Uncovered or unguarded-partial atoms are OE1327, whose help names the uncovered types and offers both fixes (add the impl, or write the guard). Dispatch that can fail is always visible in the source. Under multiple classification meta(p) is multi-valued (Reflection); the guard is existential by constructionmeta is a relation and the conjunction is a join, so the guard holds iff some <:-minimal classifier of p is covered, and the clause that fires is the one whose target that classifier satisfies.

Invocation-plane dispatch. Invocation-plane members are end to end through the execution surfaces Argon has — the dispatch surfaces, where the only type information is the receiver individual’s committed classification:

  • A member is invoked by its callable name Trait::member (qualified path, or any unambiguous ::-suffix — the same resolution rules as mutations and rule heads; ambiguity is an error naming the candidates), or pinned to one impl by its per-impl identity Trait::member@Target. The pinned form is an explicit escape hatch: it bypasses receiver dispatch and does not re-verify that the receiver is covered by that impl’s target (parity with ordinary mutations, which do not re-verify update x: T against x’s classification).
  • The self argument carries the receiver individual; dispatch selects the unique impl whose target covers the receiver’s actual committed type (<:-aware). No covering impl, and a receiver under two <:-incomparable covered targets (the Conformance residual), are loud refusals naming the types / the impls — never an arbitrary pick.
  • mutate members run through every mutation surface (the CLI demo harness, serve’s /v1/dispatch/mutation, the generated SDK’s member endpoint); fn members run through the compute surface (/v1/dispatch/compute, SDK) — exactly the surfaces where top-level fn declarations execute.

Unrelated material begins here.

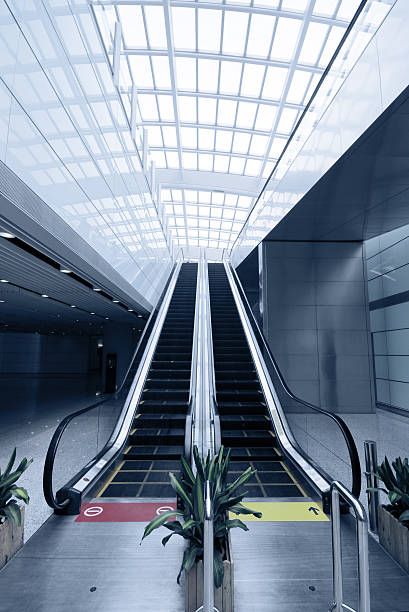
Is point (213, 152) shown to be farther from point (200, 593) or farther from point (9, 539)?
point (200, 593)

Source-level call sites are not an execution surface — for any fn. Top-level fn declarations cannot be called from rule bodies or from fn/mutate bodies (term-position user-function application does not resolve); method-call syntax x.foo() parses but has no semantics — the call expression builds, resolves to nothing, and derives nothing (the same silent-vacuity bucket as term-position application; tracked for a loud gate). fn members inherit exactly that envelope — they are declared, conformance-checked, lowered, and dispatchable wherever top-level fns are, and nowhere else. Source-level calls bind to the rules this section reserves: build-time resolution (first x’s inherent impls, then trait impls; one concrete body, no vtables), Trait1::foo(x) (UFCS) on collision, bare calls legal where exactly one trait in scope provides the member, and the receiver’s static type subject to the same coverage gate.

Supertraits are requires-constraints. pub trait Renewable: Resource makes impl Renewable for Lease well-formed only if impl Resource for Lease exists (OE0674). Nothing is inherited — no member bodies, no identity, no lattice position.

Orphan rule. An impl Trait for Type must live in the package declaring Trait or the one declaring Type (OE0672), so every workspace’s impl set is unambiguous.